Helium-induced rotational (de-)excitation of interstellar rhomboidal silicon tricarbide (c-SiC₃)

Institute of Physics, Faculty of Physics, Astronomy and Informatics, Nicolaus Copernicus University in Toruń, Grudzidzka 5, 87-100 Toruń, Poland

^★ Corresponding author: This email address is being protected from spambots. You need JavaScript enabled to view it.
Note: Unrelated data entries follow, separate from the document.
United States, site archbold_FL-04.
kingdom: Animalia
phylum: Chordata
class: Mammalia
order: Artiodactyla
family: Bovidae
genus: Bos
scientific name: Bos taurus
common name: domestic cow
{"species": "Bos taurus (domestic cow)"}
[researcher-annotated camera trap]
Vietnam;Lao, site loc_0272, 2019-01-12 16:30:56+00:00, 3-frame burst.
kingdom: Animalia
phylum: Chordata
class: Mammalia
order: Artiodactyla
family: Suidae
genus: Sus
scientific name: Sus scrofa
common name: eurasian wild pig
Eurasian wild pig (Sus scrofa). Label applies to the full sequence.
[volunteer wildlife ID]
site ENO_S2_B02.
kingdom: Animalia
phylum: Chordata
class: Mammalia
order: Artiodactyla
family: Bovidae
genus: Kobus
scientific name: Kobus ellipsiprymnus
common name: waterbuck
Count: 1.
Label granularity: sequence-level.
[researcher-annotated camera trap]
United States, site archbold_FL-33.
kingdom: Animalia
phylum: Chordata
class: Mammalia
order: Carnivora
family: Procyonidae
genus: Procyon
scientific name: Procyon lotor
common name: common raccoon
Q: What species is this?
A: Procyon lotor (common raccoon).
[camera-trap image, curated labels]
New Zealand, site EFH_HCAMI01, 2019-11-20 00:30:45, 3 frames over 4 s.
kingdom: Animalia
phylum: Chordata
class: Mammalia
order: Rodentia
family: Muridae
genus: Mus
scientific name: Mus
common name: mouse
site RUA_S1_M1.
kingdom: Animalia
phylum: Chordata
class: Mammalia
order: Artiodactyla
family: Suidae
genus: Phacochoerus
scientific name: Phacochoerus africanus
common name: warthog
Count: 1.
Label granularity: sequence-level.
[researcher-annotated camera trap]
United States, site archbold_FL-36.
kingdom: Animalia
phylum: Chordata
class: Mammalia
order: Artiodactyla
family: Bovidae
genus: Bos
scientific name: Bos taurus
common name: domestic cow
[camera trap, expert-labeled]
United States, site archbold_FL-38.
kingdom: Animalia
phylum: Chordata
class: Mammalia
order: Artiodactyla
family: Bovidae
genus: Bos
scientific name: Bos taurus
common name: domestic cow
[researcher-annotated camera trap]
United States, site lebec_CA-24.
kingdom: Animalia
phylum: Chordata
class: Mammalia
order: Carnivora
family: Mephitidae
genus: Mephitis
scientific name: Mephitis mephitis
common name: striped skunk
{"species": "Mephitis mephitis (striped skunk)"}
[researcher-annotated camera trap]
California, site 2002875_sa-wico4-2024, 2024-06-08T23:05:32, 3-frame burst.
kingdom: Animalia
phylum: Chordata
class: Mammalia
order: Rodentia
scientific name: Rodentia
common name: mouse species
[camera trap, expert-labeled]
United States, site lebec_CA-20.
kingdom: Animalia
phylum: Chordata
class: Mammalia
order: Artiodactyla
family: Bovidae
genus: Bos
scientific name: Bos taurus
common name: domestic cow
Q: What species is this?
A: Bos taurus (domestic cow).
Received: 12 November 2025
Accepted: 7 April 2026

Abstract

Silicon carbide molecules are key tracers of dust formation and molecular evolution in carbon-rich circumstellar environments, yet their collisional excitation remains largely unexplored. We report the first quantum scattering study of the collisional (de-)excitation of interstellar rhomboidal silicon tricarbide (c-SiC₃) by helium atoms under low-temperature conditions relevant to astrophysical environments. We computed a high-accuracy 3D potential energy surface (3D-PES) for the c-SiC₃ − He interaction at the CCSD(T)-F12a/aug-cc-pVTZ level of theory and analytically represented in terms of spherical harmonics. The global minimum of the PES lies at a T-shaped configuration with a well depth of about 42 cm⁻¹, revealing a highly anisotropic interaction. State-to-state inelastic cross-sections were computed using the close-coupling formalism for total energies up to 400 cm⁻¹. The corresponding thermal rate coefficients were evaluated for kinetic temperatures between 5 and 50 K and found to display a strong propensity for even Δj transitions, dominated by Δj = ±2 transitions induced by the V₂₀ anisotropic term. These data represent the first set of collisional rate coefficients for c-SiC₃ and provide essential input for nonlocal thermodynamic equilibrium (NLTE) radiative transfer models. They are crucial for interpreting observed line emission transitions in carbon-rich circumstellar envelopes such as IRC+10216 and offer valuable guidance for future searches for silicon-carbon ring species in the interstellar medium.